Jillio, I am trying to understand the quote you make from A.C. Rich and give us a clear explaination of what we as children have been taught in the classroom. A lot of times I do not always understands what the teacher want us to know about their white culture and other people like Black people, Jewish people, Japanese people, and etc. The only lessons I could rely on is reading books and found out later that there are some history books or civil history books, not true like my Indian Heritage. We were made to be bad or terrible as monsters. It was like being brainwash into believing that the stories are true. I did not learn anything about my native history like someone who have Black history in the mainstream schools. After graduation, I learned from my Cree history books and other sources that taught me to appreciate my native history. Here in Canada, we have Aboriginal Day on June 21. That was a first time started about few years ago. Hurrah for that. I would be comfortable being with my own people, even being the only Deaf Native among them. Am I making myself clear on this subject that you were searching for? :hmm:

Yes, Bebonang. You made yourself perfectly clear, and what you have posted is exactly what I was referring to with the quote.
 
This is a very thought provoking question. I can't be much of a help since I don't have a lot of experience of being exposed in a mainstream setting except for those 2 months in my junior year of high school.

I've been in a deaf school all these years and I have always found my place there among with many others but to my experience, I can say that much for the psycho-social problems which were incorporated in this because when I was temporarily in the mainstream setting; I felt like I was dislodged and could not place myself in the process while learning a lesson that was presented in the class. It was like saying you had no part of this when the history or any courses really does.

Whereas at the deaf school - It is entirely different because I was actually appraised to know that there is part of us in a piece of anything that was being said in the classroom or whatanot. There were roles for all of us to be part of it and there was no sense of being dislodged at all.

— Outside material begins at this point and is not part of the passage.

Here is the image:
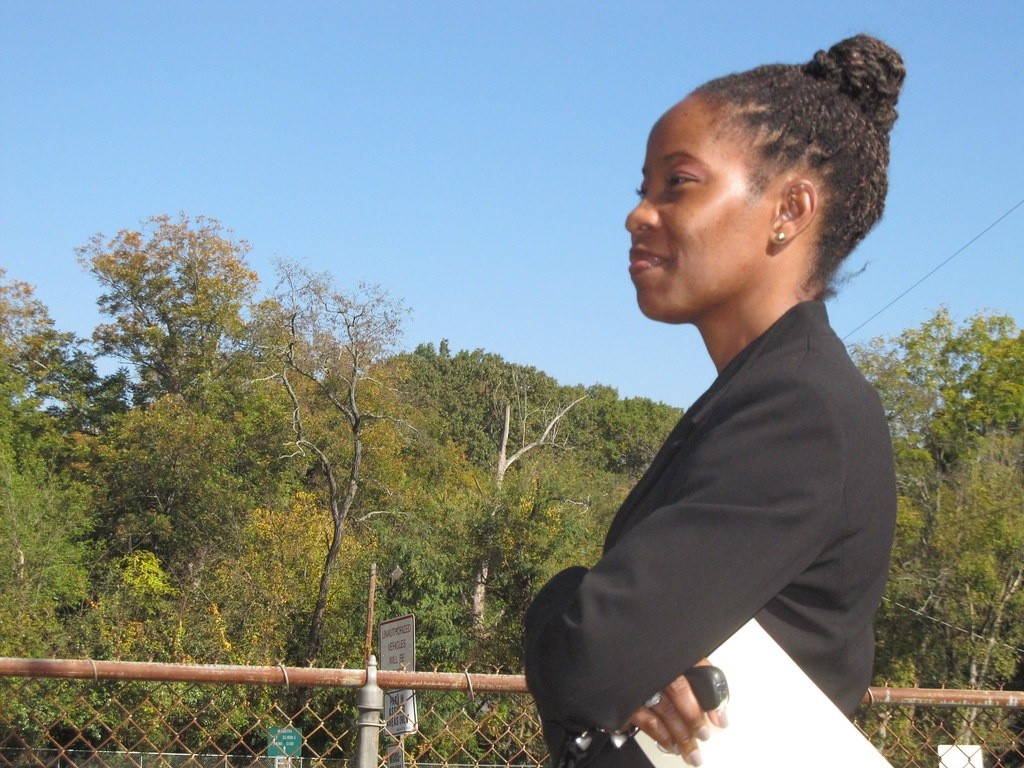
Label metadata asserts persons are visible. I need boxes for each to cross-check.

That says it well, Jolie. I like the way you phrased it as "being dislodged." As if you were there, but truly had no place there.
 
Bebonang, I was thinking about the festival here called Indian Summer <big pow wow I enjoy> and was looking on the calendar and saw the First Nations Day you mention now. :wave:

I think Native and Deaf very similar in that the cultures/languages have been stripped away by <some/many>white and hearing people. Traditional history texts have done terrible disservice to Deaf/First Nations!
 
It is a hard time for those with a hearing problem, it is not just school but all society. The worst thing is as some of you have experienced; society gives us no place and we feel lost. It is painful, but let us be honest, sometimes when we do not understand, we are more likely to reject; it is a sad but mean fact of life unfortunately. Through my experience, I have learned that we must do our best to be seen in the mirror. One thing I am glad to see though; at least where I am, people are more understanding these days and will not be so quick to shun us.